Far more troubling, though, is that No on 1 has chosen to degrade this terribly serious issue with a campaign of fear and misrepresentation. It is not true, as opposition ads assert, that a patient would have to ingest 60 to 100 pills – a few grams of barbiturate dissolved in a few ounces of water is the truth. This law will not make it legal for lethal drugs to be sent through the mail – potentially lethal drugs of the same category already can be delivered that way and there already are safeguards in place to ensure they do not fall into the wrong hands. And the hysteric claim that bungled doctor-assisted suicides in Oregon have led to complications and 911 calls by terrified family members is absolutely false, it is a rumor concocted by opponents of the law in that state and repeated often enough to be taken now as fact.
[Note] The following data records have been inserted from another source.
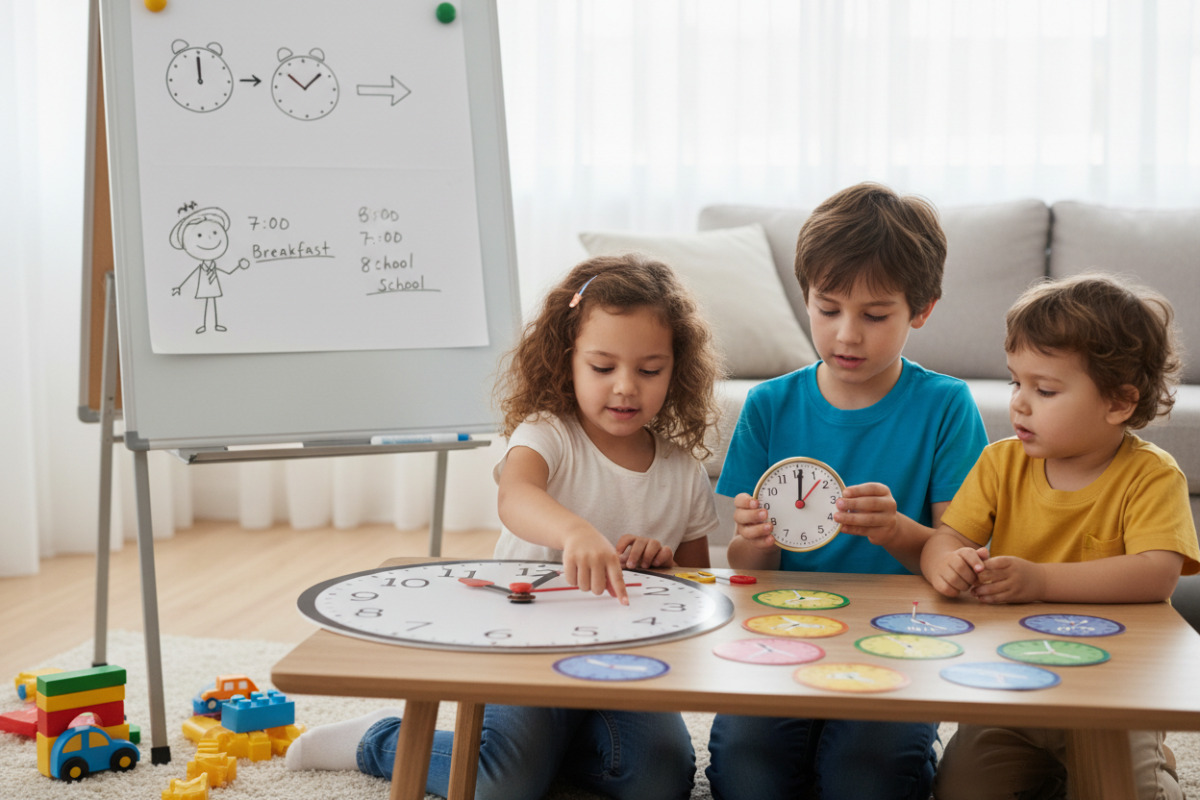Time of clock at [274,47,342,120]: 10:07
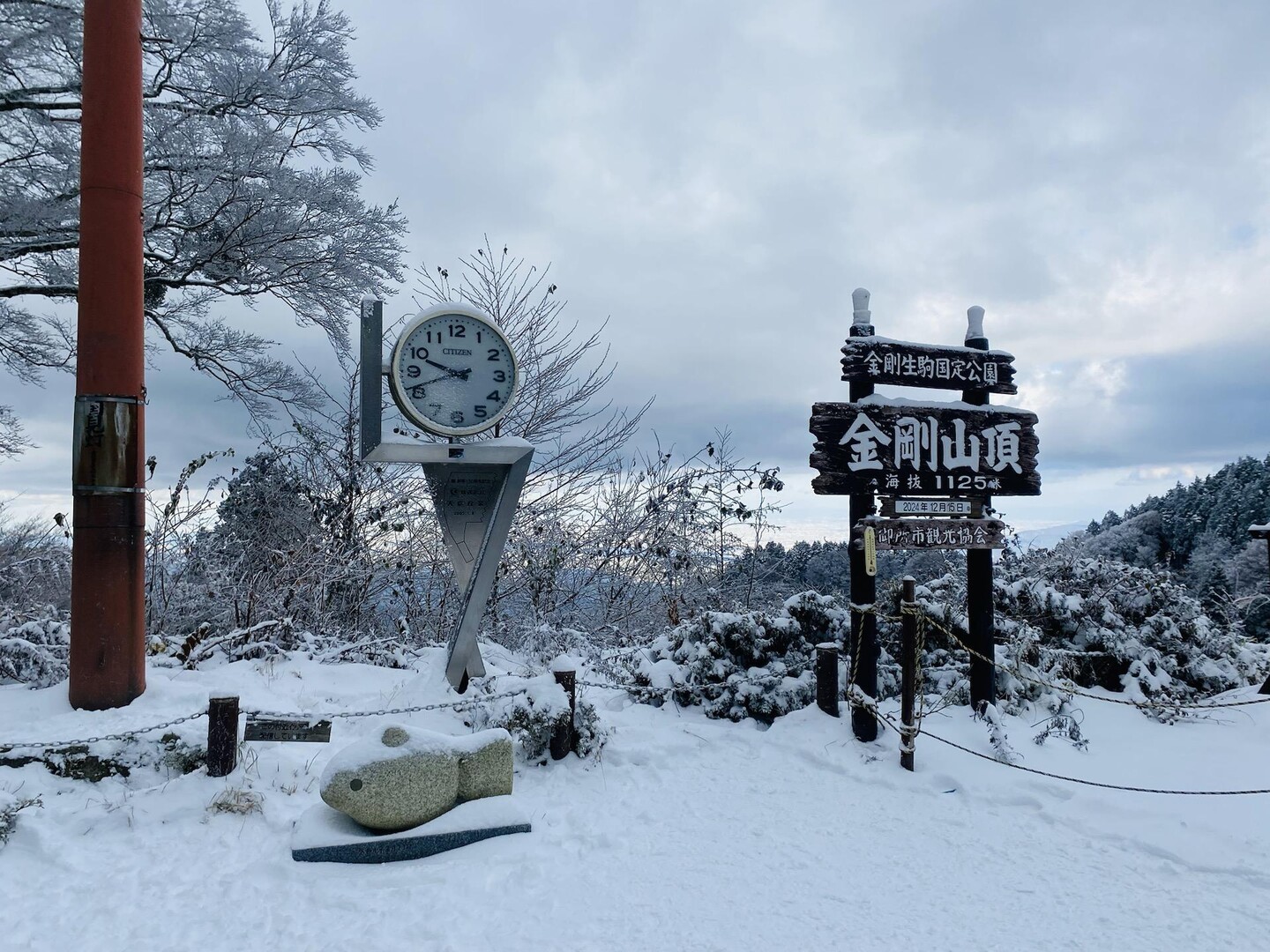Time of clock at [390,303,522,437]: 9:41
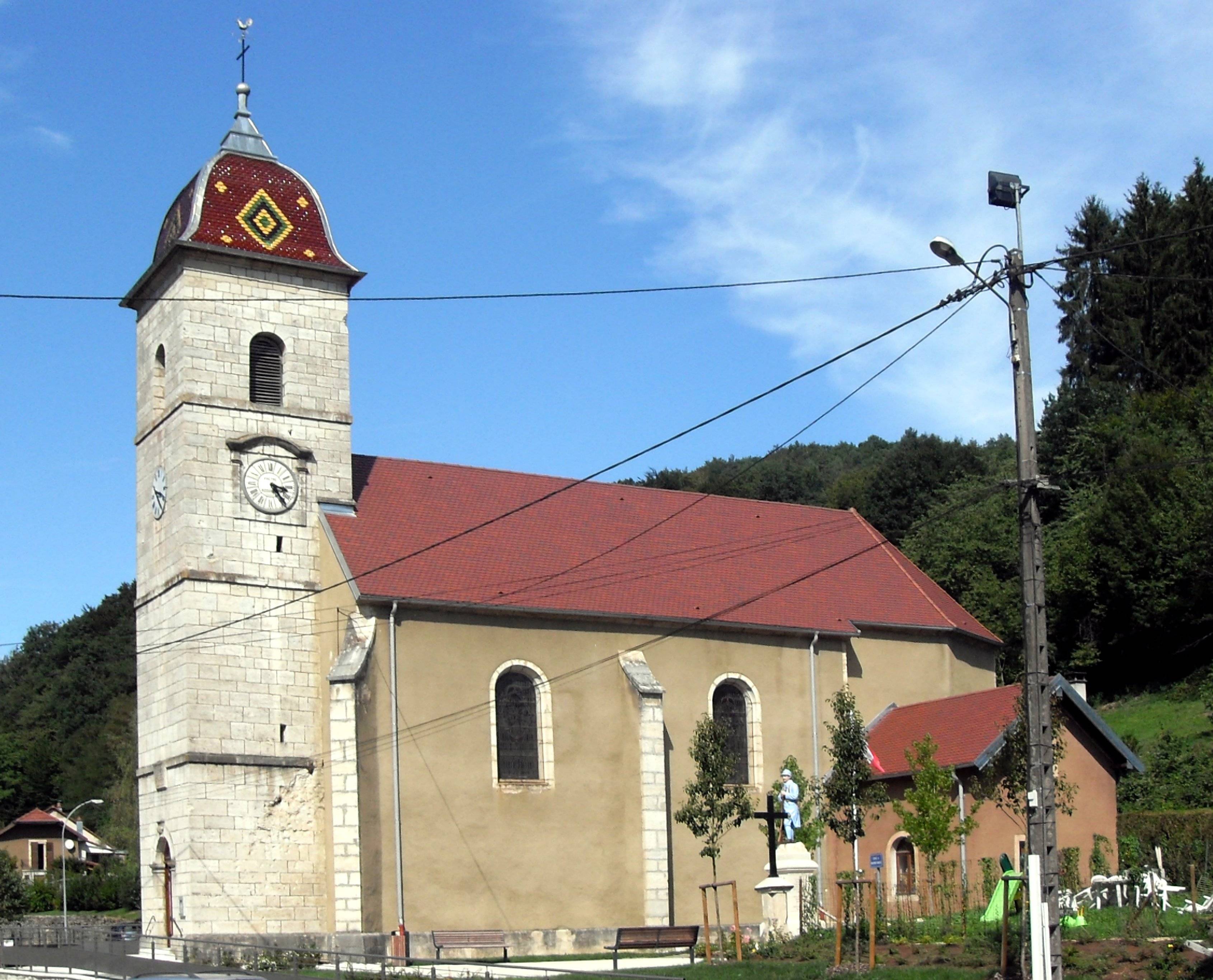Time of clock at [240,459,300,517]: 3:23
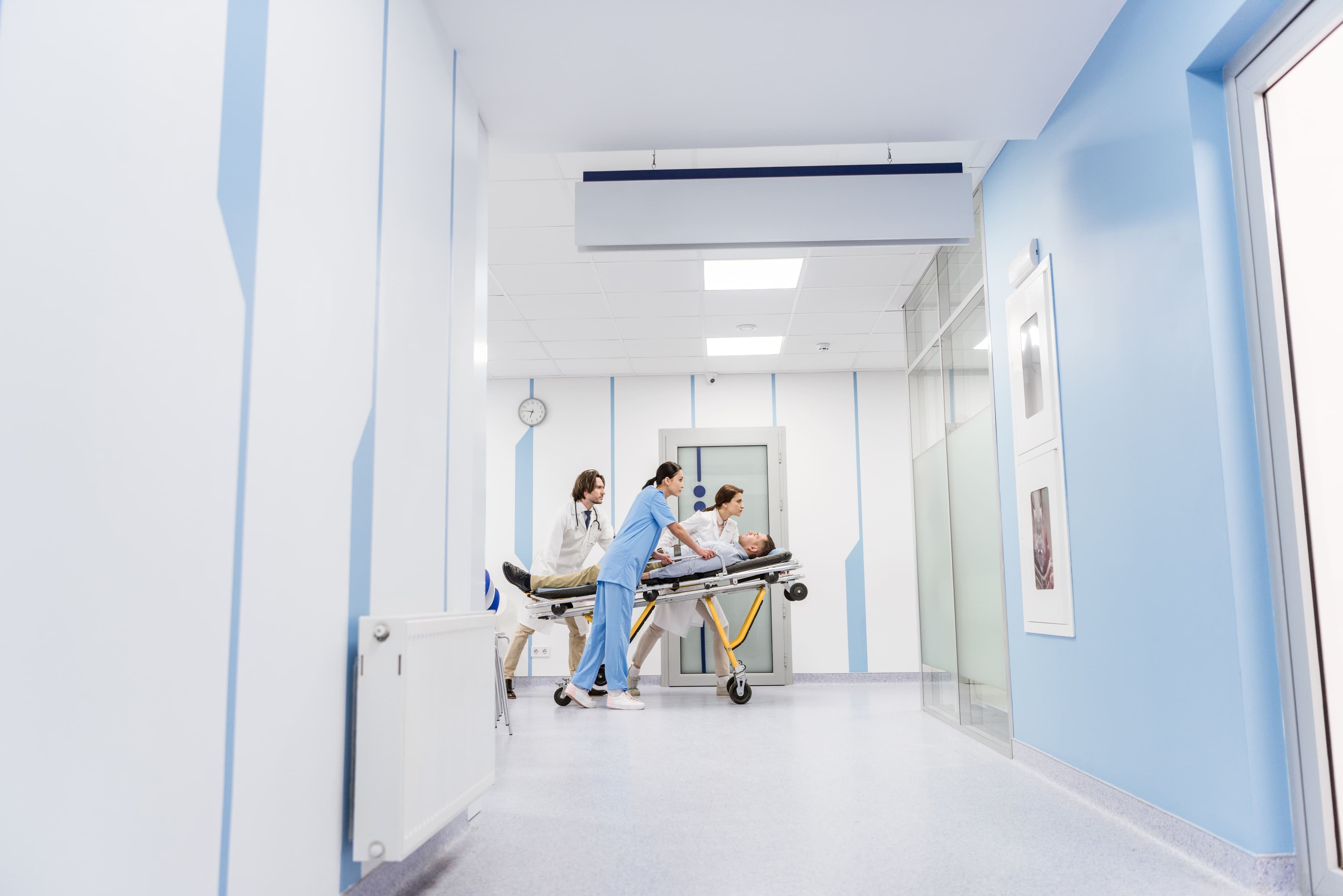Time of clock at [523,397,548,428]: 6:46
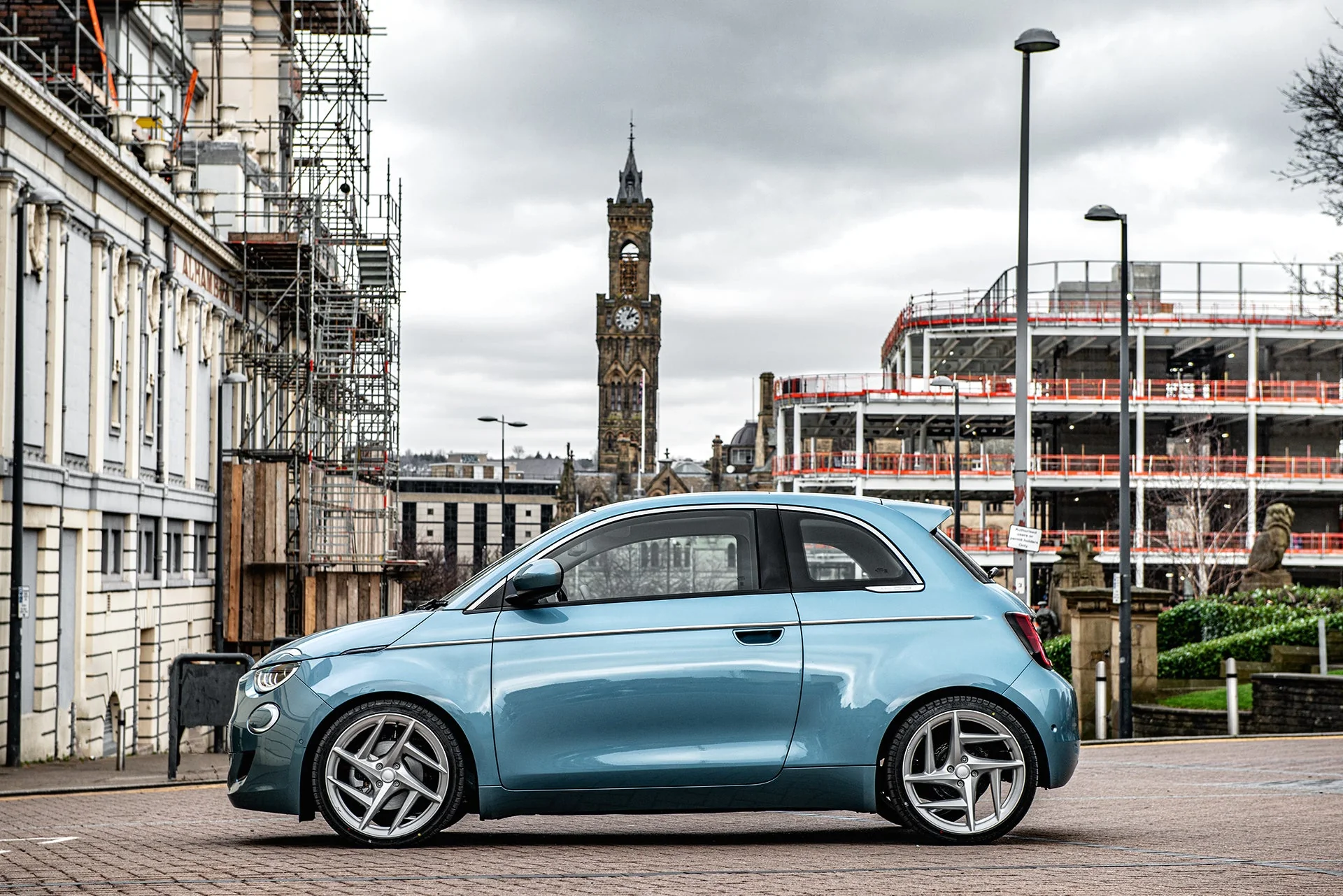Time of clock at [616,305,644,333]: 2:04
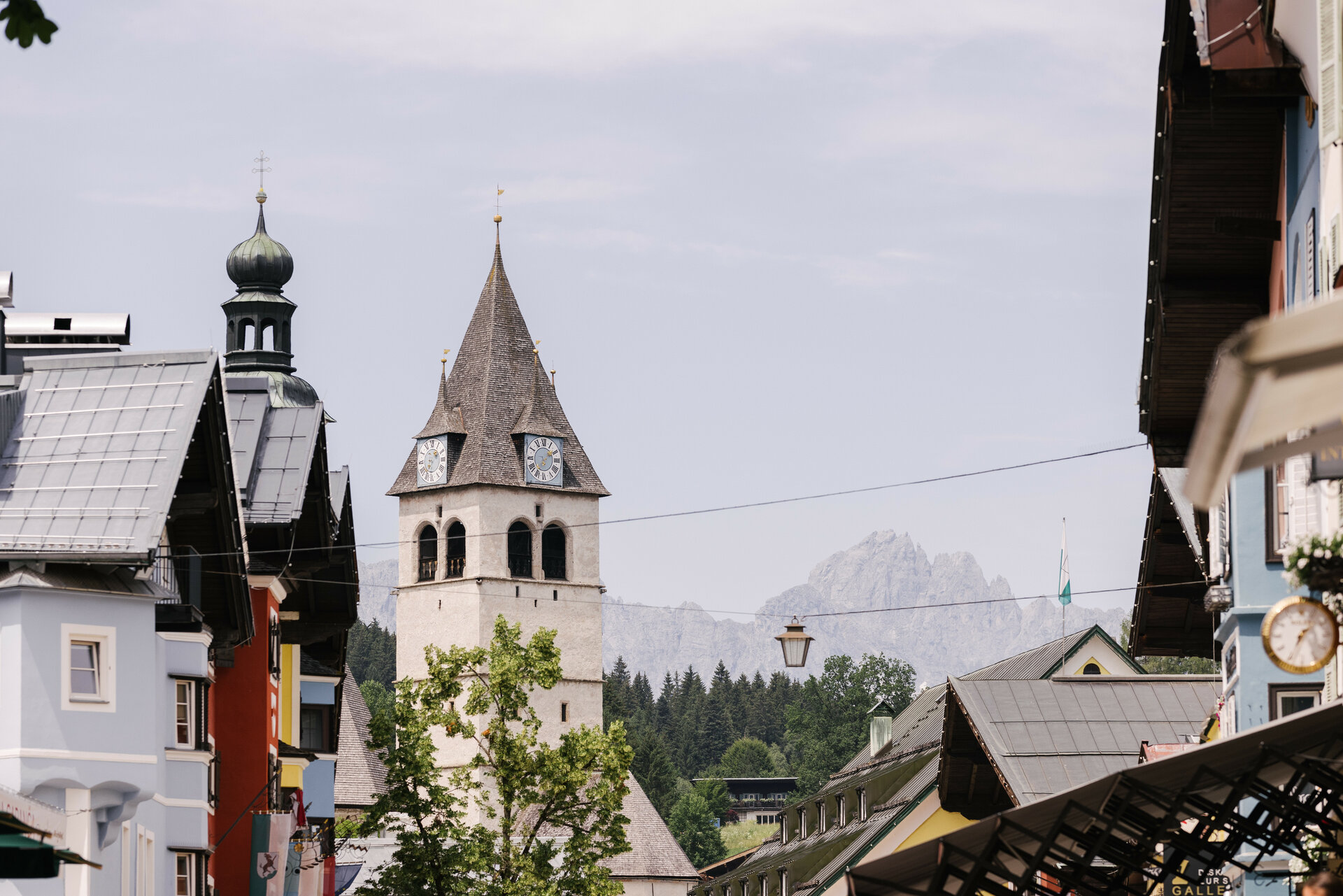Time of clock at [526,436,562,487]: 1:37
It is true that the family does not have to be notified that the patient is seeking assistance in dying but not, as opponents imply, to cover up the actions of health care providers. The patient is asked twice during the weeks-long process if he or she wants to notify family. In Oregon, most have, a few have not. It is their choice.
And choice is what Question 1 is about – the most difficult choice a person could ever make but one that, in the most difficult situation life could ever offer, a person should be entitled to make. The Maine Death With Dignity Act allows that choice and it virtually guarantees it is one that is informed and completely voluntary. It deserves voter support on Nov. 7.